Details of the reciprocity law

The law enabling foreign citizens to buy property in Turkey is known as the reciprocity law and was passed by Parliament in May.

The implementation of the law was delayed because the related sub-legislation (code of practice) has been waiting to be determined by the Cabinet for two months now. The Cabinet has now renewed the list of the countries covered and according to the new list, the number of the countries whose citizens can purchase property in Turkey has increased from 53 to 129. Several restrictions were also added for 52 countries.

Syria, Armenia, North Korea, Cuba, Nigeria and Yemen are not even on the list. These countries’ citizens cannot purchase any property in Turkey. With this coming legislation, there are restrictions of residence for citizens of China, Denmark, East Timor, Fiji and Israel. For citizens of Jordan, the limit is two residences and one workplace.

The most remarkable feature of the new law is the special conditions for certain countries. For example, citizens of Russia and Ukraine cannot purchase properties on the Black Sea coast. For Greece it is almost the same, but the restrictions are not limited to the Black Sea only.

Obstacles have been removed for citizens of Saudi Arabia, the UAE, Kuwait, Lebanon and Turkic states in Central Asia, which are expected to invest in the area. With the new law, citizens of countries such as: Azerbaijan, Kazakhstan, Turkmenistan, Uzbekistan and Kyrgyzstan can purchase properties without any restrictions.

Once the law has been enacted, there are restrictions on qualifying to buy property for citizens of 31 countries. According to these criteria, the citizens of Morocco, Egypt, Latvia, Afghanistan and some small African countries cannot own agricultural land in Turkey. Albanian citizens will only have the right to purchase residences and workplaces.

According to the new legislation before the Cabinet, citizens of 16 countries including Iran, China, Palestine and India have to get permission from the Ministry of Interior in order to purchase property. Iraqi citizens have to apply to the Ministry of Foreign Affairs first.

The law that revokes the original reciprocity law will only come into force after a decision by the Cabinet. The new law comes with some restrictions and conditions.

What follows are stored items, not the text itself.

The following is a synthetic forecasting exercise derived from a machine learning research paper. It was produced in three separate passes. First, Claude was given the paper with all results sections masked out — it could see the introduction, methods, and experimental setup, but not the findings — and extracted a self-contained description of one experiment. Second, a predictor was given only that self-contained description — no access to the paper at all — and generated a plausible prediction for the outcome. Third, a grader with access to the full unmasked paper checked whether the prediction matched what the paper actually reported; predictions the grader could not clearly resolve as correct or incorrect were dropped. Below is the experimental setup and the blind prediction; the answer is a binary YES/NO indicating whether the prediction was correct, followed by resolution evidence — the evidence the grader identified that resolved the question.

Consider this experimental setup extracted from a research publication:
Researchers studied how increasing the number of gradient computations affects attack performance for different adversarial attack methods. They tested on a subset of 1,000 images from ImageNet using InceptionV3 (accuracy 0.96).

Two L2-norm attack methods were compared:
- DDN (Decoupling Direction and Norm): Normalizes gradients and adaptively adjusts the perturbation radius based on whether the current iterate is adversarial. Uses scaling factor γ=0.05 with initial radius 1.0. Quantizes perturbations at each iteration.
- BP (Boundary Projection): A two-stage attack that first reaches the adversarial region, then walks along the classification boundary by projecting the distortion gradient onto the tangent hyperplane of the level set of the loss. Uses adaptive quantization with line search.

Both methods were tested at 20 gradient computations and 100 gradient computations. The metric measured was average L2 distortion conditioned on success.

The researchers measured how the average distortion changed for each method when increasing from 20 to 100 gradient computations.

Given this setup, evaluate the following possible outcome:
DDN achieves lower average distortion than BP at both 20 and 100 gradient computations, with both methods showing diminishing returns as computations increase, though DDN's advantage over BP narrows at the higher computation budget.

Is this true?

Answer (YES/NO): NO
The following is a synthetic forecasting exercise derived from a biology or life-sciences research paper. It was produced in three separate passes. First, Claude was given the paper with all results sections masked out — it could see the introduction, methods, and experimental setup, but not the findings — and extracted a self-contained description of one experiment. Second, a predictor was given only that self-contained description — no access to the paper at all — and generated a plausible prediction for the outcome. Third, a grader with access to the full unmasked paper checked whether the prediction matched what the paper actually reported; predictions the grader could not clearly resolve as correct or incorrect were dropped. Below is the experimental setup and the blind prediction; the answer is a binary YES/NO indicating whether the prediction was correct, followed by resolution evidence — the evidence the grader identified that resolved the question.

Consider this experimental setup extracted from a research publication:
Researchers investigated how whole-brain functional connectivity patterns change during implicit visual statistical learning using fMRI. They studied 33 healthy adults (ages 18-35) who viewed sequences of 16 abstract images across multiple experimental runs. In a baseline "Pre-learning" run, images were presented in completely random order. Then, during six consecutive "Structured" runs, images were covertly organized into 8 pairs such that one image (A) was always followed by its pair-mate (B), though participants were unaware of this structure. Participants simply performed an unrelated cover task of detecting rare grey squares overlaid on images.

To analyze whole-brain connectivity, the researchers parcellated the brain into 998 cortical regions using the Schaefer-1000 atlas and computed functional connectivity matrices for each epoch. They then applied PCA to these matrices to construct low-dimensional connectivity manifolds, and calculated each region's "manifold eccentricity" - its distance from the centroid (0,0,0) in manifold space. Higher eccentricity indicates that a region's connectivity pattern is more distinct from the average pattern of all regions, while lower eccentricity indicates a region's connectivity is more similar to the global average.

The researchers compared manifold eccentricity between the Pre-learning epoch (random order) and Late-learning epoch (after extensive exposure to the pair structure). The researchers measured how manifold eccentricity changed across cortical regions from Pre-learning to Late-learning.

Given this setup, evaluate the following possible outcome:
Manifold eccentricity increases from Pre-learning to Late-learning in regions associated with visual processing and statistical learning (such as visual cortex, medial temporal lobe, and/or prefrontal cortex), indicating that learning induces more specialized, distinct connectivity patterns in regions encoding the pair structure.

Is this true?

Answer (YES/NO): NO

In this regard, the total acreage of the properties and limited real rights belonging to foreigners cannot be more than 10 percent of a town’s acreage or 30 hectares throughout the country. Foreign natural persons and commercial corporations are obliged to submit the project they are planning on their purchased land to the related ministry within two years.

Citizens of some countries can purchase properties in Turkey unconditionally: Germany, the United States, Argentina, Belgium, Belize, Benin, Bosnia and Herzegovina, Brazil, Bulgaria, Burkina Faso, Burundi, Chad, the Dominican Republic, Estonia, Morocco, Republic of Cote D’Ivoire, Finland, France, Gabon, Gambia, Guinea, South Africa, South Korea, Georgia, Croatia, Holland, the United Kingdom, Ireland, Spain, Sweden, Switzerland, Italy, Canada, Kenya, northern Cyprus, Colombia, Kosovo, Libya, Lebanon, Luxembourg, Mali, Moldova, Monaco, Namibia, Niger, Norway, Poland, Portugal, Peru, Romania, Serbia and Slovakia.

NOTE: Berk Çektir is a licensed attorney at law and available to answer questions on the legal aspects of living in Turkey. Please kindly send inquiries to [email protected] If a sender’s letter is published, names may be disclosed unless otherwise expressly stated by the sender.

DISCLAIMER: The information provided here is intended to give basic legal information. You should seek legal assistance from a licensed attorney at law while conducting legal transactions and not rely solely on the information in this column.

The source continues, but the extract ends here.